'The Unthinkable'

Dateline: Sun 06 Jul 2008

Time magazine writer Amanda Ripley, who covers homeland security, has written a book with a message all should take to heart. "The Unthinkable: Who Survives When Disaster Strikes -- and Why" is a hard, cold and realistic look at the human response in the threat of a terrorist hit, an airplane crash, a fire or almost any other imaginable trauma.

Her point? Flight or fight is, in the majority of cases, a total myth. Most people, caught in the eye of the hurricane, simply freeze, or act as if everything is normal. Hence passengers on planes filling with smoke are observed gathering luggage, and some workers in the Twin Towers on 9/11 stayed put at their desks, waiting too long for instructions from some higher authority.

This is a timely message in light of two deaths: on July 3, 2006, well-respected photographer Mpozi Tolbert died at the age of 34 after collapsing in the Indianapolis Star newsroom with cardiac arrest. Last month, veteran NBC newsman Tim Russert died, also in his workplace and also from cardiac arrest.

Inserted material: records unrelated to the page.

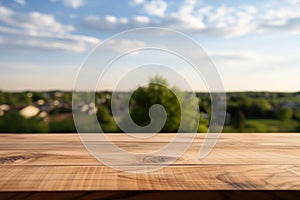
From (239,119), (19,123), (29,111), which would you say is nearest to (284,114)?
(239,119)

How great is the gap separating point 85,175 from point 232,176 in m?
0.22

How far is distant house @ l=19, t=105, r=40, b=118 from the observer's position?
10383 mm

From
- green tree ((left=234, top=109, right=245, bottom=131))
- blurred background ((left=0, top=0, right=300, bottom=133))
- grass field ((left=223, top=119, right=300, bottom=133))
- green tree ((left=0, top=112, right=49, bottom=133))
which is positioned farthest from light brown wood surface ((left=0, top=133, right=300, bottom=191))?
green tree ((left=0, top=112, right=49, bottom=133))

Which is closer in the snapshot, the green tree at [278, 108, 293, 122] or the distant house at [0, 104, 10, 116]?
the green tree at [278, 108, 293, 122]

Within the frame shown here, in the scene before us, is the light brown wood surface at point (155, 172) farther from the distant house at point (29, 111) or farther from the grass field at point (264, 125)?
the distant house at point (29, 111)

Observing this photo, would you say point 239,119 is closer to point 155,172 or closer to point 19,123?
point 19,123

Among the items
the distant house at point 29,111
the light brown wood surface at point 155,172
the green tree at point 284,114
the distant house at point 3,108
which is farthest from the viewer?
the distant house at point 29,111

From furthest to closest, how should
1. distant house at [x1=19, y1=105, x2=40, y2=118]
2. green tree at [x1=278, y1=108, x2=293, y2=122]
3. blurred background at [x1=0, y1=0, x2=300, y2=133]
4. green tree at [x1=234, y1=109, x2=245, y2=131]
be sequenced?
1. distant house at [x1=19, y1=105, x2=40, y2=118]
2. green tree at [x1=234, y1=109, x2=245, y2=131]
3. green tree at [x1=278, y1=108, x2=293, y2=122]
4. blurred background at [x1=0, y1=0, x2=300, y2=133]

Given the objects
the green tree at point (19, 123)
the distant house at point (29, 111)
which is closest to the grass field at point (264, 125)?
the green tree at point (19, 123)

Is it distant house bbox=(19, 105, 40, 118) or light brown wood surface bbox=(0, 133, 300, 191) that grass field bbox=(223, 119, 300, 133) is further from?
light brown wood surface bbox=(0, 133, 300, 191)

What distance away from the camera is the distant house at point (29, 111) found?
10383 mm

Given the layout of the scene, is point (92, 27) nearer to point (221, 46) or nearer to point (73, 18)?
point (73, 18)

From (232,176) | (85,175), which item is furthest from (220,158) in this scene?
(85,175)

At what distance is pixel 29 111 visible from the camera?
10.6m
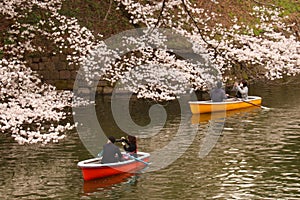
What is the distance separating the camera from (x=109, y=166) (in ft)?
56.9

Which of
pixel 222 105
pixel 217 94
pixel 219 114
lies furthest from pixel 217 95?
pixel 219 114

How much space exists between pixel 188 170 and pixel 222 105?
446 inches

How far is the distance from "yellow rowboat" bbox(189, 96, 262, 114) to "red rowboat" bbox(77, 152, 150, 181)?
9.80 m

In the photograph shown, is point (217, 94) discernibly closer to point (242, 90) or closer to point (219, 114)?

Tolbert was young and seemingly healthy, but in fact an autopsy showed he suffered from arrhythmogenic right ventricular dysplasia, a congenital condition that, had he survived his cardiac arrest, could have been treated with either drugs and/or surgery. Russert, 58, had been under the care of a physician for heart disease and was taking medication for high blood pressure and cholesterol. And, he was overweight.

An article in the NYT on June 19 raised the question, "Could a Defilbrillator Have Saved Tim Russert?"

My question was even more basic: was an automated external defibrillator, or an A.E.D., even available in the NBC HQ in Washington, D.C.?

The answer, according to the Times, is yes. Among others, the paper interviewed Russert's physician, Dr. Michael Newman. Here's a portion of the article, from June 19:

"NBC had a portable defibrillator on site; however, it's not clear how soon after the collapse it was retrieved. Just as paramedics were arriving, NBC employers were preparing to use it, Dr. (Michael) Newman said. Instead, the E.M.S. workers took over, defibrillating Mr. Russert three times before his arrival at Sibley Memorial Hospital.

"In an interview, Dr. Newman said he did not know the exact amount of time between Mr. Russert's collapse and the first effort at defibrillation; however, he said it was 'significant, more than you would want.'"

In the case of Tolbert, no A.E.D.s were in the newsroom, altho Gannett HQ in Reston, Va., had them. I am told they were installed at the Star after Tolbert died. Also, Tolbert was given CPR by two newsroom copy editors. I am also told, in the aftermath of Tolbert's death, that the Star offered CPR training to employees.

This is no doubt an unpleasant subject for some readers. Nobody wants to play the blame game. But that is not the point.

We all need to think about the unthinkable. We all need to be prepared.

The Times piece points out the availability of A.E.D.s now in many airports, golf courses and other public/private venues. It also gives stats on the effects of A.E.D.s in reducing death:

"Survival rates for out-of-hospital cardiac arrest are only 1 percent to 5 percent and usually are predicted by how quickly emergency workers arrive at the scene. But in studies in which defibrillation was applied almost immediately, survival rates have reached as high as 80 percent. With each minute of delay in defibrillation, survival chances drop by about 10 percent. In June 1999, A.E.D.'s were installed throughout Chicago's O'Hare and Midway Airports so that response time would be about one minute at any location. In the first 10 months, 14 cardiac arrests occurred, and 9 of the 14 victims, or 64 percent, survived."

If we dare to think "The Unthinkable," which of course we must, we will all demand that A.E.D.s be in every workplace and that workers are trained -- and ready -- to use them. More power to that.

(And for those who want to criticize me for once again bringing up the sorrow of Mpozi's death, my father died in the newsroom of cardiac arrest in 1949. A.E.D.'s did not exist then. They do now, and they should be utilized).